Time zones and Flux — Part II

Part II: Time zones in practice: Flux

MarcoDB
8 min readJun 6, 2022
Photo by Jon Tyson on Unsplash

This is the second part of a two-parts series on time zones. You can find the first article in the series here.

If you’ve come across the Flux timezone package, you might be wondering what it does exactly. The documentation is not very generous with use cases and explanations, though Influxdata offers a short blog on the subject. There you learn how option location in conjunction with the timezone package can help define day boundaries for functions like aggregateWindow(). This is huge, but the full story is a bit more complicated than that…

First off, the timezone package offers two functions, one — timezone.fixed() — that deals with fixed offsets, and the other — timezone.location()— that deals with IANA time zone identifiers (location-based). If you’ve read the previous article in this series, then you already know I’m not familiar with use cases for fixed offsets, and therefore our focus will be on the location-based time zones.

One thing that at first might sound surprising is that when you set option location, the Flux output continues to be displayed in UTC. This actually makes a lot of sense, since you should expect any server to return standardized machine-readable data, and the client to take responsibility to format the data for ease of user interpretation. A Flux query runs on a server, so it’s not its job to deal with end user formatting.

Is “option location” really the end of the story?

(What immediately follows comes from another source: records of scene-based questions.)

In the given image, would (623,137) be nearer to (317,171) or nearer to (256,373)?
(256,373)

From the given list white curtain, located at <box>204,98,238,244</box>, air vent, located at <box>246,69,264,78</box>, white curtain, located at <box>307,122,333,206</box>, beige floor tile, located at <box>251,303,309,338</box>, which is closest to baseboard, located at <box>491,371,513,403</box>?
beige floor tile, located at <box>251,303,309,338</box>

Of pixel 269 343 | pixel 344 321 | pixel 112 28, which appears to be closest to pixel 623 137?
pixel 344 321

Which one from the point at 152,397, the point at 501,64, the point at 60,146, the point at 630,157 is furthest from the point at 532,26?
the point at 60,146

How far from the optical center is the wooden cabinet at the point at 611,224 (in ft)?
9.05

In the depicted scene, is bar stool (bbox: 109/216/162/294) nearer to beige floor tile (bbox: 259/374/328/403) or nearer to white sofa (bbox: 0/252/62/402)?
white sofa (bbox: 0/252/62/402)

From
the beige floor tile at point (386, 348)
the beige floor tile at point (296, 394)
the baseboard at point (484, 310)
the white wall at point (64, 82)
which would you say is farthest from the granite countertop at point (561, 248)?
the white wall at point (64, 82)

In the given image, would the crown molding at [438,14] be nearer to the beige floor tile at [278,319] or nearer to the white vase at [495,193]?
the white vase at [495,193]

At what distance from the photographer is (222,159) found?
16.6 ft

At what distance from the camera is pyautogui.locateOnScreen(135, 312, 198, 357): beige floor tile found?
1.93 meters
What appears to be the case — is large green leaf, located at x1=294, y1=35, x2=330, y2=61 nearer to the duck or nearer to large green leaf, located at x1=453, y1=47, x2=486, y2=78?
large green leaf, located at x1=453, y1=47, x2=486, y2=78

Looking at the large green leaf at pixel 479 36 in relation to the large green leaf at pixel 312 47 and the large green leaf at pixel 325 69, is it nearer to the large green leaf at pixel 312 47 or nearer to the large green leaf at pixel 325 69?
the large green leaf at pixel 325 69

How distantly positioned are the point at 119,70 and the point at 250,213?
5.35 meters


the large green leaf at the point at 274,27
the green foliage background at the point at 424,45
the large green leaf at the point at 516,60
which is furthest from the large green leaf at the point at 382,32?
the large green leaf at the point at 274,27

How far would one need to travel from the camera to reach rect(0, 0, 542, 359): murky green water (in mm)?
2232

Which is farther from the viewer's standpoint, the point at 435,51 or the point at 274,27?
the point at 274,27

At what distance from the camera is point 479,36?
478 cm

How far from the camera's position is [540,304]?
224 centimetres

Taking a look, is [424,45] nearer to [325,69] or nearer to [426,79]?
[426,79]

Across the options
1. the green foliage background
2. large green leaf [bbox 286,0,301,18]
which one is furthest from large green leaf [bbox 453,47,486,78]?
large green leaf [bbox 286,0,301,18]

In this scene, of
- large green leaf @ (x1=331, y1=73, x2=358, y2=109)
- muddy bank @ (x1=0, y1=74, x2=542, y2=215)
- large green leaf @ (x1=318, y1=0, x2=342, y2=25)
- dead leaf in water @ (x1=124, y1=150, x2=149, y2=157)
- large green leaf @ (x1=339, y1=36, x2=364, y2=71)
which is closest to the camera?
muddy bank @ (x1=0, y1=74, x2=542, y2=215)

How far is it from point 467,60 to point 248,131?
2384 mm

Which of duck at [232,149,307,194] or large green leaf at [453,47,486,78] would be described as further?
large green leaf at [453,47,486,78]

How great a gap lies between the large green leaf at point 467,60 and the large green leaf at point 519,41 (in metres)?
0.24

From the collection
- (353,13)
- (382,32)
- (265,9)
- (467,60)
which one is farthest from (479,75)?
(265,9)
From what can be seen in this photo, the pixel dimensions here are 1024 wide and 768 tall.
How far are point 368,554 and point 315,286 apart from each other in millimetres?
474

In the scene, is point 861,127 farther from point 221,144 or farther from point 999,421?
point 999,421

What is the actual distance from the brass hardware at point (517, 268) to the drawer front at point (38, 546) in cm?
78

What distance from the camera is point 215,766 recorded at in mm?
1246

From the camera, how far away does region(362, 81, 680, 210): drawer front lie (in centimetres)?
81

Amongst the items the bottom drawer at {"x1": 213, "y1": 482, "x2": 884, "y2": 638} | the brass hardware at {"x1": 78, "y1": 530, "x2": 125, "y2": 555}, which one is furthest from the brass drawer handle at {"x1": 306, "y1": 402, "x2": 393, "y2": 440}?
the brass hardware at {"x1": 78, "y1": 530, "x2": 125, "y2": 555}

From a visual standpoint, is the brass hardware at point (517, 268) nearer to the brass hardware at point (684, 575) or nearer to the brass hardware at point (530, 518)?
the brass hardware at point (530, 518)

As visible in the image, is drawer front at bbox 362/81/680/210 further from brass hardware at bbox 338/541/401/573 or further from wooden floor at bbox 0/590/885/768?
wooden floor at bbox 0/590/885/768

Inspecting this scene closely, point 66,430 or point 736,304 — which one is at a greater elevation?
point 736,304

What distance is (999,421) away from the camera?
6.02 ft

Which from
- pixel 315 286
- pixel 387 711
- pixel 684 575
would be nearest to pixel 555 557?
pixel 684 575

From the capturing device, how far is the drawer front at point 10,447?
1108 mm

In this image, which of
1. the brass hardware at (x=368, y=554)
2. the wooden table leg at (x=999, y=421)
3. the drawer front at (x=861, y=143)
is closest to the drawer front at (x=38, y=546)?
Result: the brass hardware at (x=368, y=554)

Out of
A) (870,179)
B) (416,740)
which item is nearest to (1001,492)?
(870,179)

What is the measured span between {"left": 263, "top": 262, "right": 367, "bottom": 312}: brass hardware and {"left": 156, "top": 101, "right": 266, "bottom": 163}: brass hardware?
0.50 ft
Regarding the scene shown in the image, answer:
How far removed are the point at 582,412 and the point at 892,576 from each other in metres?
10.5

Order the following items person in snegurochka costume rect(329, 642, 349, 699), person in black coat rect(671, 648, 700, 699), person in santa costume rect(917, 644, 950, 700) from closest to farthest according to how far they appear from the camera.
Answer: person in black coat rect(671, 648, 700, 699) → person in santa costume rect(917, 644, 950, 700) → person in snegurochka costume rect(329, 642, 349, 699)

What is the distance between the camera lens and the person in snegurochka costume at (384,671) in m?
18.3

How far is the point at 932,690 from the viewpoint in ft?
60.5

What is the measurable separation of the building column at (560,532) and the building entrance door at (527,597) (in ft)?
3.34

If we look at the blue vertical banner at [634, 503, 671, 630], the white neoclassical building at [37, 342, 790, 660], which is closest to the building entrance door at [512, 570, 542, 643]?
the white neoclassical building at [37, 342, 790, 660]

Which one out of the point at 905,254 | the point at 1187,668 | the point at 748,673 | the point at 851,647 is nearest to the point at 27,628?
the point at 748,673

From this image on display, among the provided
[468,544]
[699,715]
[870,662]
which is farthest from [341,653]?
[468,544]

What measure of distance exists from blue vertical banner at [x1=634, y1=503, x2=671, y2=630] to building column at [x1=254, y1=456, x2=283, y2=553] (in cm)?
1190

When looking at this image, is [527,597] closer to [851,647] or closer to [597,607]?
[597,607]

The main role of a query on a time series database is to process time series data, and as we’ve already anticipated, that includes a correct understanding of day boundaries. Say for example that you want to process only data within a “business hours” window. hourSelection() can be helpful for that, but only if we can instruct it to understand the business hours in local time.

And this is where option location falls short, as it forces us to assume that all data can be processed with a single definition of “local time” (UTC or otherwise). In other words, it constrains a query to operate only on data from a specific location. What should you do if you’re ingesting data from multiple locations? Take for example a downsampling task to generate per-day summaries. Do you really need to manually build a separate downsampling task per location?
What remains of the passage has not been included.